Member of the Grand National Assembly
- In office 28 June 2011 – 23 June 2015
- Constituency: Uşak (2011)

Personal details
- Born: Dilek Akagün 1963 (age 62–63) Külköy, Karahallı, Uşak Province, Turkey
- Party: Republican People's Party (CHP)
- Children: 2
- Education: Dokuz Eylül University
- Occupation: Politician, attorney
- Religion: Islam

= Dilek Akagün Yılmaz =

Turkish politician

Dilek Akagün Yılmaz (born 1963) is a Turkish politician.

==Life==
Dilek Akagün was born to Ali and Ümmü in Külköy village of Karahallı district in Uşak Province, Turkey in 1963.
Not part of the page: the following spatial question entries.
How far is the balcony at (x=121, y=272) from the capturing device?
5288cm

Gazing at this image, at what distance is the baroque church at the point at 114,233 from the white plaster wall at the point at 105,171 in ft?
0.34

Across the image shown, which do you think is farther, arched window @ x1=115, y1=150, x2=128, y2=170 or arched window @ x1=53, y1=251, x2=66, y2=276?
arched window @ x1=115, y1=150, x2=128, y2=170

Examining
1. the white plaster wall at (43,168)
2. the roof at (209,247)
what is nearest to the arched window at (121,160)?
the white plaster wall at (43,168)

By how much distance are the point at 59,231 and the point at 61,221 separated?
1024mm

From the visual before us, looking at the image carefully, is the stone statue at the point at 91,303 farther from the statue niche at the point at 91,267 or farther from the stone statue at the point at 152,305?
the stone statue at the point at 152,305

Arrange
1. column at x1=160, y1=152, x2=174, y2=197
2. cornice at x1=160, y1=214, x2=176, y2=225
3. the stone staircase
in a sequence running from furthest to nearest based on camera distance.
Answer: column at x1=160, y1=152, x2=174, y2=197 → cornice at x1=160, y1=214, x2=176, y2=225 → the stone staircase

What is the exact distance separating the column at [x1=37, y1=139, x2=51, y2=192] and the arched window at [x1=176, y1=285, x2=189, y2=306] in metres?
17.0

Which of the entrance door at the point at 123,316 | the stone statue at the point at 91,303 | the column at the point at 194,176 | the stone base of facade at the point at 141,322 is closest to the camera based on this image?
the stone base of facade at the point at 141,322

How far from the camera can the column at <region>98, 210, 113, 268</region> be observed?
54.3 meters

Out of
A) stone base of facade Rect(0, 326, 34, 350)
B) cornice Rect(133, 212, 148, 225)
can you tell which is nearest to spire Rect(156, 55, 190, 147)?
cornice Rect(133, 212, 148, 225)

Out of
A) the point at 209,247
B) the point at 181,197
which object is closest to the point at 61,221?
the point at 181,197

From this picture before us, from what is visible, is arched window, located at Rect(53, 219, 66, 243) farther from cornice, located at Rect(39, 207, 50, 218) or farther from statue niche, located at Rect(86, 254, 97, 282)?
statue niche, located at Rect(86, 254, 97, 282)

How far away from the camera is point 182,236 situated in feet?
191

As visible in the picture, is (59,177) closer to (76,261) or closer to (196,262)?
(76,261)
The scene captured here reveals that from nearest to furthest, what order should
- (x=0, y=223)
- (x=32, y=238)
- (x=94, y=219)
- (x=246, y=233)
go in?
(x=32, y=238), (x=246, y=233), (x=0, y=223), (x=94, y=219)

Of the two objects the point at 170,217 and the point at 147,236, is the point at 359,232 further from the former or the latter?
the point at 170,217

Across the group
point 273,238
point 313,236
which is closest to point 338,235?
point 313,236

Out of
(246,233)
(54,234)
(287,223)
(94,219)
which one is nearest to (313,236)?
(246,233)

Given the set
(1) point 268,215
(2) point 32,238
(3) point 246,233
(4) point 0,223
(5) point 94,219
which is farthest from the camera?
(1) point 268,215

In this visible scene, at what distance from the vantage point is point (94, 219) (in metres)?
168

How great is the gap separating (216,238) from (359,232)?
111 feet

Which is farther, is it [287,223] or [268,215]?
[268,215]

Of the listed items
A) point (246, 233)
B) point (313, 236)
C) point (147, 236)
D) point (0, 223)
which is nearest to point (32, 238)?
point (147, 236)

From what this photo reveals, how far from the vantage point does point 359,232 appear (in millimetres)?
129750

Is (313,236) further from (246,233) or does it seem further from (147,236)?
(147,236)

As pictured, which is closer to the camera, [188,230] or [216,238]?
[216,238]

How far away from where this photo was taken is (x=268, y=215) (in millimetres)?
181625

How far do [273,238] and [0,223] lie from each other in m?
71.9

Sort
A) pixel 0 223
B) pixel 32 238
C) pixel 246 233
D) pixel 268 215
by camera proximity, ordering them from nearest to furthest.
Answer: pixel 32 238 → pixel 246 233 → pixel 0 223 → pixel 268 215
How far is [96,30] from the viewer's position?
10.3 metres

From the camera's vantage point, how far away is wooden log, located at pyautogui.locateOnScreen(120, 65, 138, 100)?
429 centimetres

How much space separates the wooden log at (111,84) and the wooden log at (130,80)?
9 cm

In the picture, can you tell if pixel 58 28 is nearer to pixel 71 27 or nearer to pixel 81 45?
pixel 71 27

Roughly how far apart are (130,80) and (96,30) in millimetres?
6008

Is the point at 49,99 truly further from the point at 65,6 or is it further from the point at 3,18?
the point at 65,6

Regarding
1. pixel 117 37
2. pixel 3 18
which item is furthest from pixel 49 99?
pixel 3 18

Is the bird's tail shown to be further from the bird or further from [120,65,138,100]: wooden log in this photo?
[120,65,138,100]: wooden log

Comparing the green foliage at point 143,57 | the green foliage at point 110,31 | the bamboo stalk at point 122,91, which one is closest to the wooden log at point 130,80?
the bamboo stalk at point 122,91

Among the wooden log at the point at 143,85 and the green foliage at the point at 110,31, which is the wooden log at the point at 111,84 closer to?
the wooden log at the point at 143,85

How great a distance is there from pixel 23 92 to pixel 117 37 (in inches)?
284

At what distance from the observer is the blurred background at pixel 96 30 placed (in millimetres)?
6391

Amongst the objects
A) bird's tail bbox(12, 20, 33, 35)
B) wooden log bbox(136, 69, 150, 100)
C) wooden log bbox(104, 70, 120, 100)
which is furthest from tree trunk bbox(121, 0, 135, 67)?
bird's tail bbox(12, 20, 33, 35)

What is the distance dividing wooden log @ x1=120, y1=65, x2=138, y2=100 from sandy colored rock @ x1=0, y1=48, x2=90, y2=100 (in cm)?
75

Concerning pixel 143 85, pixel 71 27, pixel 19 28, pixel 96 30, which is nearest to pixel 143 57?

In 1984, after completing the School of Law of the Dokuz Eylül University in İzmir, she began working as an attorney in Uşak. She is the charter member of the Uşak branch of Human Rights Association. She is also a member of Atatürkçü Düşünce Derneği (Atatürkist Thought Association) and the Çağdaş Yaşamı Destekleme Derneği (Association for the Support of Contemporary Living). She is married to Fuat Yılmaz, and the mother of two.

==Politics==
In 1988, she joined the Republican People's Party (CHP). In the local elections held on 26 March 1989, she was elected to the municipal council of Uşak. She ran for parliament and in the general election held on 12 June 2011, she was elected to the 24th Parliament of Turkey. In 2013 she accused a member of the party as being spy, and was warned by the party disciplinary committee. She ran for a second term in 2015, however she placed fourth in preselection denying her a place on the party list in Uşak.